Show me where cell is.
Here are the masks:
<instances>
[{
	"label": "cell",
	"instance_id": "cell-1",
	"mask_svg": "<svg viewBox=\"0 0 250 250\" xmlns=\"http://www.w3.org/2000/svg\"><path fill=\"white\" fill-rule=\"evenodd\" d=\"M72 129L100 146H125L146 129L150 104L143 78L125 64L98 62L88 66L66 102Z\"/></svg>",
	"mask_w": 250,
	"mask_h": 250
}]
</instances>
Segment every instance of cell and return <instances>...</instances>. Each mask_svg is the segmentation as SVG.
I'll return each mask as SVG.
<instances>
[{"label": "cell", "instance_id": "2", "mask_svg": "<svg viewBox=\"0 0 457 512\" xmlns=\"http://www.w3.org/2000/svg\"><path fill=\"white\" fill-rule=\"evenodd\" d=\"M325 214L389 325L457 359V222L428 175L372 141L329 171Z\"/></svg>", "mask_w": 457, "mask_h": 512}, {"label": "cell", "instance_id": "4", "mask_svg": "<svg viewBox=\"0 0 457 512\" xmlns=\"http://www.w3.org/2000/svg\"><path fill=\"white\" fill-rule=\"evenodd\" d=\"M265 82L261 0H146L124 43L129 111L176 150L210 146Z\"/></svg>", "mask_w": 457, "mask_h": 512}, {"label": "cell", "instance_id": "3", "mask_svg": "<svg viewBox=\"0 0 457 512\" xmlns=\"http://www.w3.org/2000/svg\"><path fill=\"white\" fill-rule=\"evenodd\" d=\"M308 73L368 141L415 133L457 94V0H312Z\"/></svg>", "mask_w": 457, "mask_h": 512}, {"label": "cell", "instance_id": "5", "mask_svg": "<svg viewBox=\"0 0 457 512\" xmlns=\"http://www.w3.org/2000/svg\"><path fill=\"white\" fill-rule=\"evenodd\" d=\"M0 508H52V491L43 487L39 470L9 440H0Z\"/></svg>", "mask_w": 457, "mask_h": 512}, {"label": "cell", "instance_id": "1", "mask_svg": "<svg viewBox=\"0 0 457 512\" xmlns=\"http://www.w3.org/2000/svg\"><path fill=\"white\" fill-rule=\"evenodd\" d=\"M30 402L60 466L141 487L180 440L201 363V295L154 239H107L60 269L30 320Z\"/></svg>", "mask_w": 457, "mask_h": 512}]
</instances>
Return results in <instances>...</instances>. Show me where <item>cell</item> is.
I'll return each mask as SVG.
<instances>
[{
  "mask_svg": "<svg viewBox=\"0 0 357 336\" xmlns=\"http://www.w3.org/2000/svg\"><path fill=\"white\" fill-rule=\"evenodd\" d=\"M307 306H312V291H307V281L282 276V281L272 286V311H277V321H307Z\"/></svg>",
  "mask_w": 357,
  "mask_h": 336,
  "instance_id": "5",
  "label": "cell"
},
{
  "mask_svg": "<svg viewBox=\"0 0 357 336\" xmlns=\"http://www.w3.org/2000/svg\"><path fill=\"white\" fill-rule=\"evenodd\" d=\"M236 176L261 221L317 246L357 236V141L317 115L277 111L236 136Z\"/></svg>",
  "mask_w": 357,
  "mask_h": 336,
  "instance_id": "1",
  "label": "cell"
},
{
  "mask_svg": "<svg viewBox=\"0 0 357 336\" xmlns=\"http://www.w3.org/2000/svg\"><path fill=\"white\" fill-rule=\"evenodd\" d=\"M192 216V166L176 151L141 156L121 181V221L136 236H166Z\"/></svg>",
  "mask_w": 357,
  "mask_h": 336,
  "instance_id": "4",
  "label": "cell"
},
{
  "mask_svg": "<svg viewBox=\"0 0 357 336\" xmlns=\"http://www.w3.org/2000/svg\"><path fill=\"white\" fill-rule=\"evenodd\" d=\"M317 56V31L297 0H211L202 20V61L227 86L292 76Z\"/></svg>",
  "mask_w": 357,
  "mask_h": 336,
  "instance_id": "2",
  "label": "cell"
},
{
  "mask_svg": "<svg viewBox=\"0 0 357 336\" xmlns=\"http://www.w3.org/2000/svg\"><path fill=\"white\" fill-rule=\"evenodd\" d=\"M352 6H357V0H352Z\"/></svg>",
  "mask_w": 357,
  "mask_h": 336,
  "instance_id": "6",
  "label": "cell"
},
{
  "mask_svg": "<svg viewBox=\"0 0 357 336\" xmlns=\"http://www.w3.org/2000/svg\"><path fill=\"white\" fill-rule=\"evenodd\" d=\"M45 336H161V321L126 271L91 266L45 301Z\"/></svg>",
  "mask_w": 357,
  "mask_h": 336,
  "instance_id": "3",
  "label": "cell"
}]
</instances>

++++++++

How many lines in the entries above contain the string "Show"? Case counts, so give only the number.

2